Amur memalingkan muka, mengantisipasi hasil ini.
“Biarlah,” katanya pasrah. “Aku hanya akan mengumpulkan semua kebencian dan kedengkian di dunia ini dan pergi. Maka samudra perak akan sedikit lebih tenang. Bukan takdir yang buruk.”
“Takdir, katamu? Itu tidak terdengar seperti dirimu, tuan.”
Noah menatapnya lagi, dan Amur tersenyum.
“Jika itu yang terjadi, itu karena kau,” katanya dengan nada serius.

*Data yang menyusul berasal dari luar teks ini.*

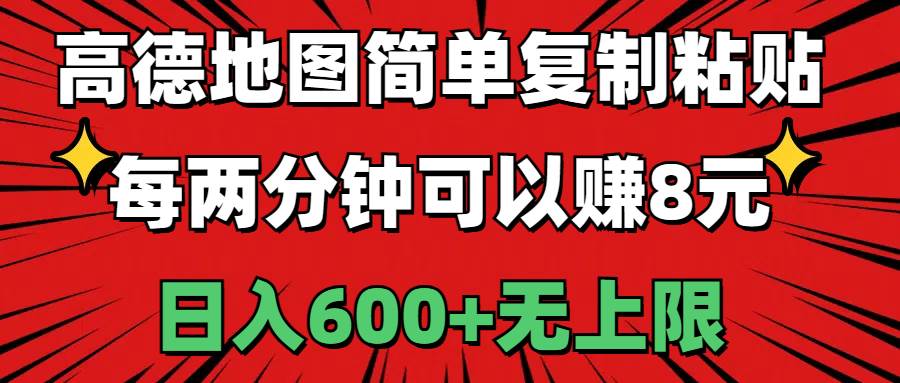 高德地图简单复制粘贴
每两分钟可以赚8元
日入600+无上限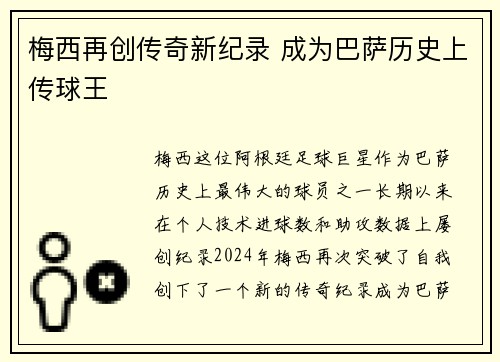 梅西再创传奇新纪录 成为巴萨历史上传球王

梅西这位阿根廷足球巨星作为巴萨历史上最伟大的球员之一长期以来在个人技术进球数和助攻数据上屡创纪录2024年梅西再次突破了自我创下了一个新的传奇纪录成为巴萨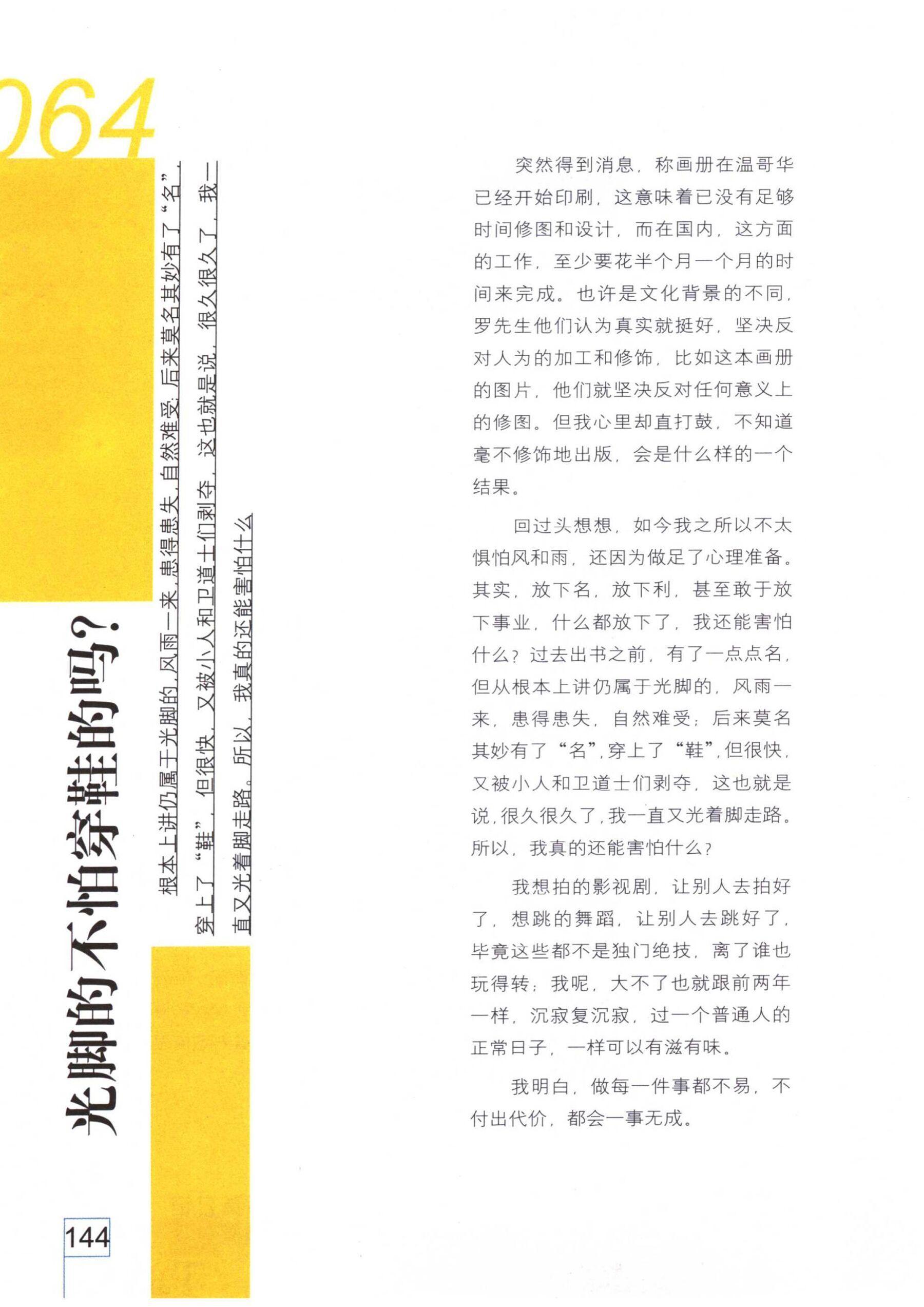 064

光脚的不怕穿鞋的吗？

根本上讲仍属于光脚的，风雨一来，患得患失，自然难受；后来莫名其妙有了“名”，穿上了“鞋”，但很快，又被小人和卫道士们剥夺，这也就是说，很久很久了，我一直又光着脚走路。所以，我真的还能害怕什么

突然得到消息，称画册在温哥华已经开始印刷，这意味着已没有足够时间修图和设计，而在国内，这方面的工作，至少要花半个月一个月的时间来完成。也许是文化背景的不同，罗先生他们认为真实就挺好，坚决反对人为的加工和修饰，比如这本画册的图片，他们就坚决反对任何意义上的修图。但我心里却直打鼓，不知道毫不修饰地出版，会是什么样的一个结果。

回过头想想，如今我之所以不太惧怕风和雨，还因为做足了心理准备。其实，放下名，放下利，甚至敢于放下事业，什么都放下了，我还能害怕什么？过去出书之前，有了一点点名，但从根本上讲仍属于光脚的，风雨一来，患得患失，自然难受；后来莫名其妙有了“名”，穿上了“鞋”，但很快，又被小人和卫道士们剥夺，这也就是说，很久很久了，我一直又光着脚走路。所以，我真的还能害怕什么？

我想拍的影视剧，让别人去拍好了，想跳的舞蹈，让别人去跳好了，毕竟这些都不是独门绝技，离了谁也玩得转；我呢，大不了也就跟前两年一样，沉寂复沉寂，过一个普通人的正常日子，一样可以有滋有味。

我明白，做每一件事都不易，不付出代价，都会一事无成。

144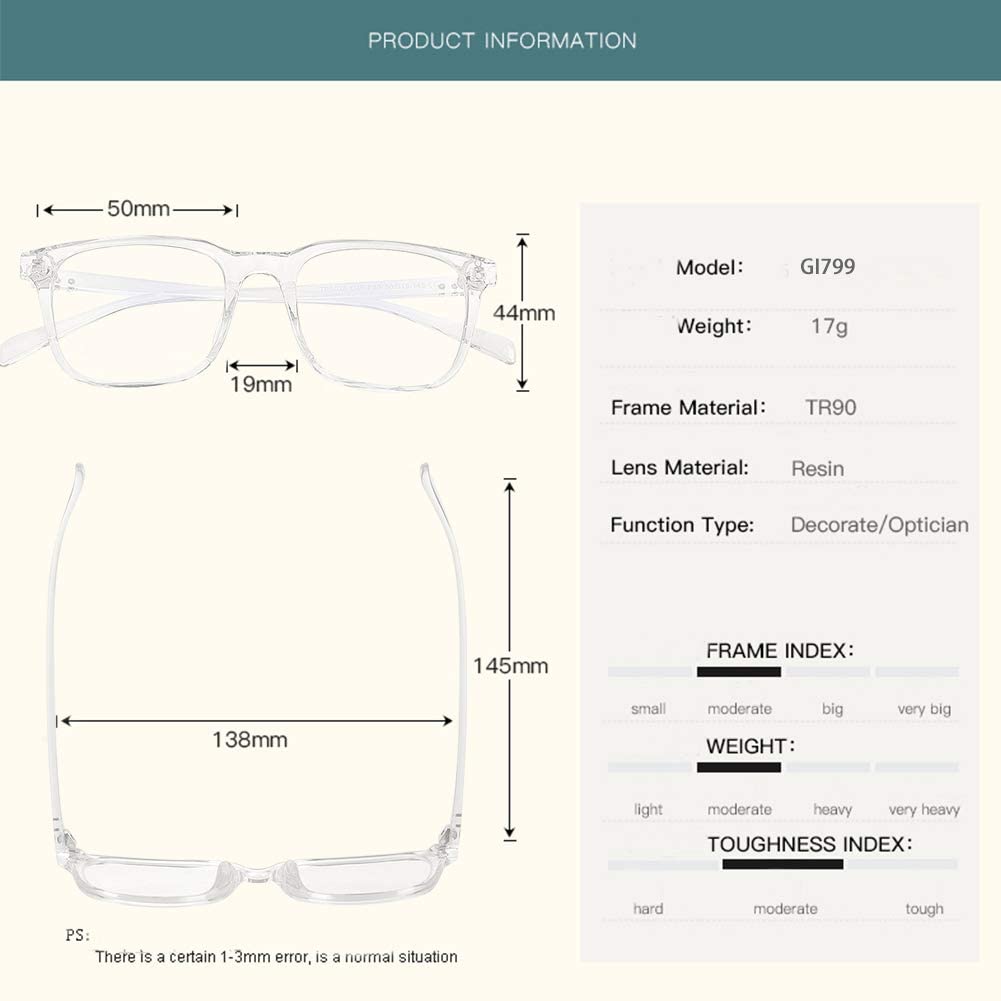 PRODUCT INFORMATION

50mm

44mm

19mm

145mm

138mm

PS:
There is a certain 1-3mm error, is a normal situation

Model: GI799

Weight: 17g

Frame Material: TR90

Lens Material: Resin

Function Type: Decorate/Optician

FRAME INDEX:

small moderate big very big

WEIGHT:

light moderate heavy very heavy

TOUGHNESS INDEX:

hard moderate tough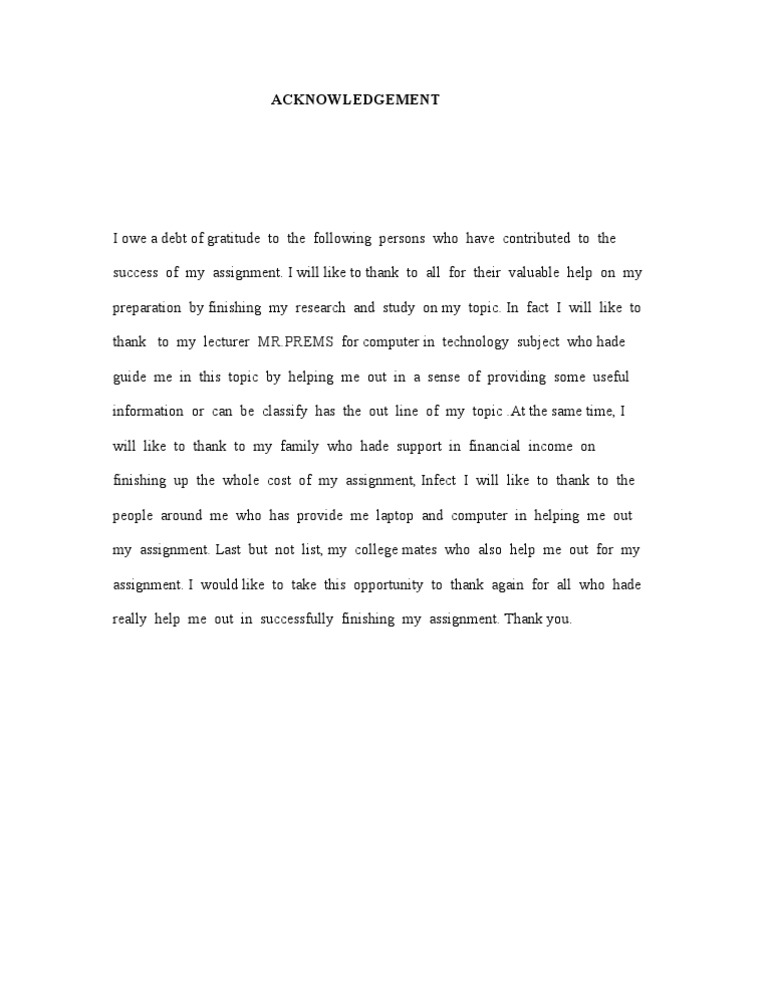 ACKNOWLEDGEMENT

I owe a debt of gratitude to the following persons who have contributed to the success of my assignment. I will like to thank to all for their valuable help on my preparation by finishing my research and study on my topic. In fact I will like to thank to my lecturer MR.PREMS for computer in technology subject who hade guide me in this topic by helping me out in a sense of providing some useful information or can be classify has the out line of my topic .At the same time, I will like to thank to my family who hade support in financial income on finishing up the whole cost of my assignment, Infect I will like to thank to the people around me who has provide me laptop and computer in helping me out my assignment. Last but not list, my college mates who also help me out for my assignment. I would like to take this opportunity to thank again for all who hade really help me out in successfully finishing my assignment. Thank you.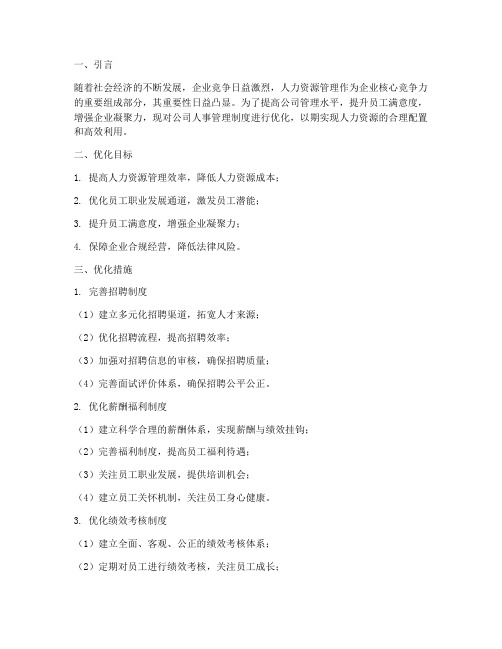 一、引言

随着社会经济的不断发展，企业竞争日益激烈，人力资源管理作为企业核心竞争力的重要组成部分，其重要性日益凸显。为了提高公司管理水平，提升员工满意度，增强企业凝聚力，现对公司人事管理制度进行优化，以期实现人力资源的合理配置和高效利用。

二、优化目标

1. 提高人力资源管理效率，降低人力资源成本；

2. 优化员工职业发展通道，激发员工潜能；

3. 提升员工满意度，增强企业凝聚力；

4. 保障企业合规经营，降低法律风险。

三、优化措施

1. 完善招聘制度

（1）建立多元化招聘渠道，拓宽人才来源；

（2）优化招聘流程，提高招聘效率；

（3）加强对招聘信息的审核，确保招聘质量；

（4）完善面试评价体系，确保招聘公平公正。

2. 优化薪酬福利制度

（1）建立科学合理的薪酬体系，实现薪酬与绩效挂钩；

（2）完善福利制度，提高员工福利待遇；

（3）关注员工职业发展，提供培训机会；

（4）建立员工关怀机制，关注员工身心健康。

3. 优化绩效考核制度

（1）建立全面、客观、公正的绩效考核体系；

（2）定期对员工进行绩效考核，关注员工成长；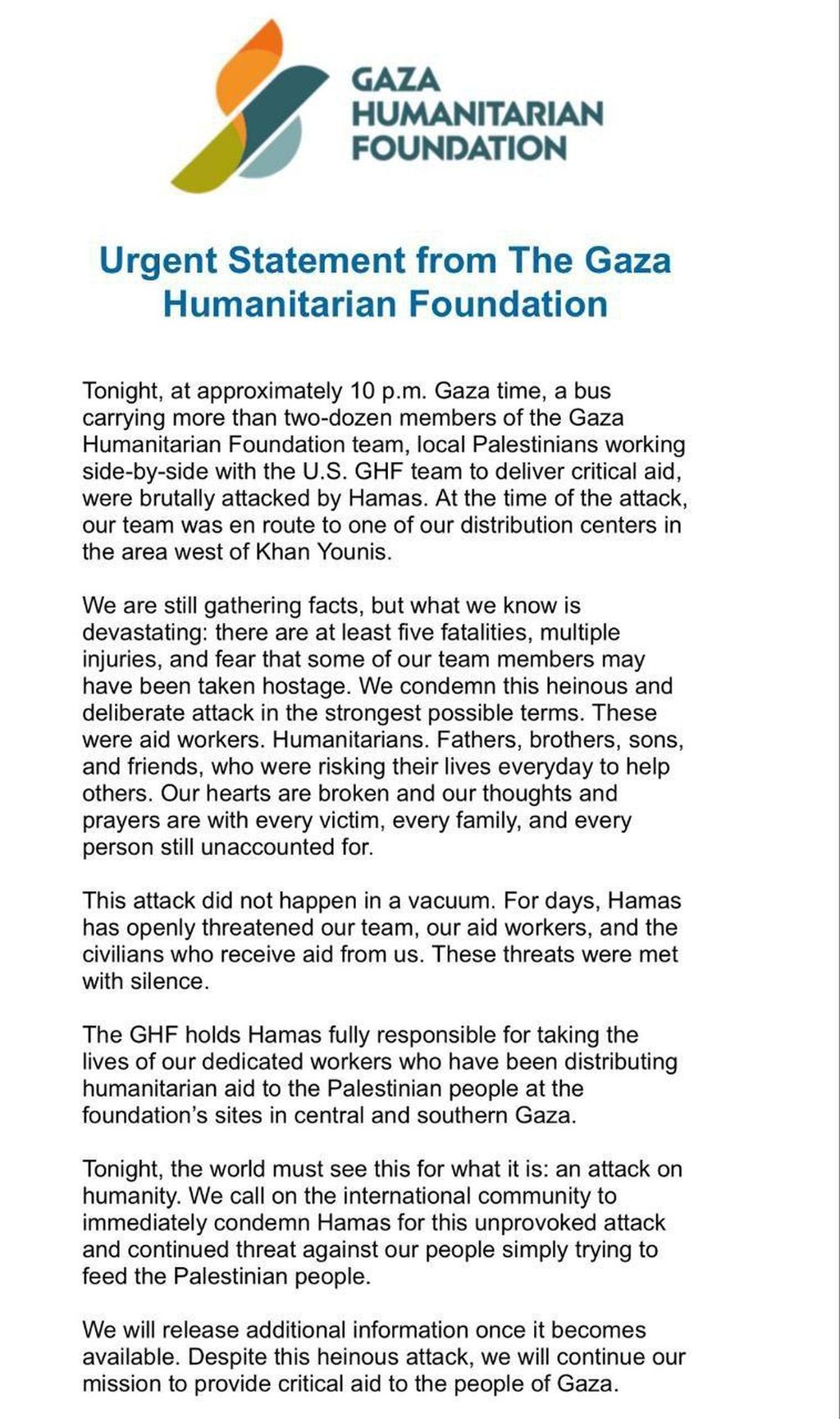 GAZA HUMANITARIAN FOUNDATION

Urgent Statement from The Gaza Humanitarian Foundation

Tonight, at approximately 10 p.m. Gaza time, a bus carrying more than two-dozen members of the Gaza Humanitarian Foundation team, local Palestinians working side-by-side with the U.S. GHF team to deliver critical aid, were brutally attacked by Hamas. At the time of the attack, our team was en route to one of our distribution centers in the area west of Khan Younis.

We are still gathering facts, but what we know is devastating: there are at least five fatalities, multiple injuries, and fear that some of our team members may have been taken hostage. We condemn this heinous and deliberate attack in the strongest possible terms. These were aid workers. Humanitarians. Fathers, brothers, sons, and friends, who were risking their lives everyday to help others. Our hearts are broken and our thoughts and prayers are with every victim, every family, and every person still unaccounted for.

This attack did not happen in a vacuum. For days, Hamas has openly threatened our team, our aid workers, and the civilians who receive aid from us. These threats were met with silence.

The GHF holds Hamas fully responsible for taking the lives of our dedicated workers who have been distributing humanitarian aid to the Palestinian people at the foundation's sites in central and southern Gaza.

Tonight, the world must see this for what it is: an attack on humanity. We call on the international community to immediately condemn Hamas for this unprovoked attack and continued threat against our people simply trying to feed the Palestinian people.

We will release additional information once it becomes available. Despite this heinous attack, we will continue our mission to provide critical aid to the people of Gaza.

Noah menatapnya dengan tatapan bingung, dan Amur terus menjelaskan:
“Kurasa kekuatanku terlalu besar. Kebencian tidak ada habisnya, dan ada di mana-mana. Semakin banyak, semakin kuat, dan semakin dalam aku tenggelam ke dalam jurang. Jauh lebih dalam. Aku ditakdirkan untuk menjadi perwujudan kebencian, Sang Tiran Penghancur.”
Magic Eyes of Heartfire terus menghilangkan kebencian, membakar tubuhnya dan meningkatkan kekuatannya.
Itulah sebabnya dia adalah Tiran Penghancur.
Dia telah memberikan julukan itu kepada dirinya sendiri untuk mengantisipasi masa depan yang suatu hari nanti akan datang.
“Tapi kau bersamaku,” tatapan tajam Amur melembut sejenak. “Kau kuat. Sekuat diriku. Kau juga benar. Tidak sepertiku. Maka kau tidak akan pernah menyerah pada siapa pun,” katanya dengan bangga.
Noah menatap lurus ke mata Amur, yang pada gilirannya menatap lurus ke mata Noah.
“Jadi tidak apa-apa, Noah, saudaraku.”
“Benarkah begitu? Tapi kurasa kau tidak akan menjadi gila,” kata Noah, seolah-olah itu sudah pasti.
Mata Amur sedikit membulat.
“Kau sekuat diriku, Amur, saudaraku.”
Noah tersenyum, menghilangkan kesedihannya.